20 Years Have Slipped Away:
Reality is seeing her name etched in stone. The only visible evidence of her existence, on this earth. Yet, after all these years, it is still grievous to face the fact that this has happened in my family.
Rebecca and I met in the late summer of 1963. She was preparing to return for her sophomore year at Baylor University. I had received my first Navy transfer orders having completed Avionic and flight training. For the next 18 months, I would be based in Newfoundland and begin a 14-day /16-day rotation deploying to a NATO base in Keflavik, Iceland.
I left the US thinking we were committed to each other and we corresponded that way for months via snail mail.

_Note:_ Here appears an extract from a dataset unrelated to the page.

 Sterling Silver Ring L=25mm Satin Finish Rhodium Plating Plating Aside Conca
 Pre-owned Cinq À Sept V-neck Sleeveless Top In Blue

Beginning her junior year, she found Tommy. We returned each other's things and our commitment dissolved. The only reflections into that period come from details shared by her roommate and college friends along with a half-dozen pages from a journal she tucked away.
I went on to start a relationship with Margie. We met during a stop-over at a US Air Force base in Scotland. That ended in heartbreak as well.
Rebecca and I reconnected via mail just before I returned to the states.
During the summer before her senior year, we became engaged, and after a sequence of Navy, interruptions were married in the weeks following her graduation.
Was our time together more or less consistent with other's relationship? I continue to mull that thought over all the while realizing it is irrelevant, now. All relationships are unique, and over the years I find that others dealt with similar baggage to ours.
Rebecca and I were closing in on 33 years of marriage. But March 14th, 1999, changed the course of life for me. I would not know for another two days.